PROBLEM REQUIREMENTS:
Write the records out exactly, so that no picture remains in the copy.

TASK DATA:
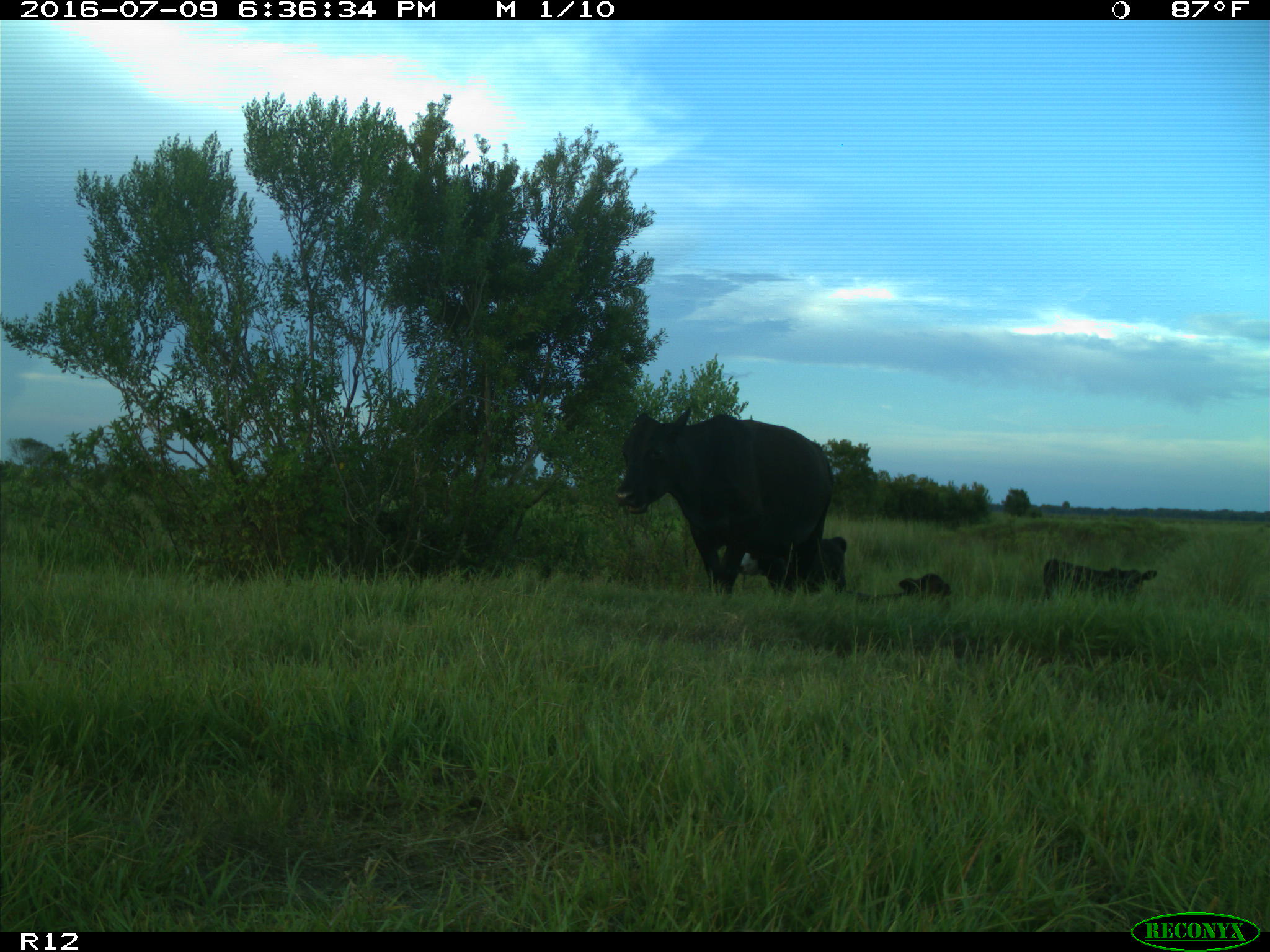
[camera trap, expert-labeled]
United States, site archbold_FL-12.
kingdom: Animalia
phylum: Chordata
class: Mammalia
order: Artiodactyla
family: Bovidae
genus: Bos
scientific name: Bos taurus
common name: domestic cow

TASK RESPONSE:
[camera trap, expert-labeled]
United States, site archbold_FL-12.
kingdom: Animalia
phylum: Chordata
class: Mammalia
order: Artiodactyla
family: Bovidae
genus: Bos
scientific name: Bos taurus
common name: domestic cow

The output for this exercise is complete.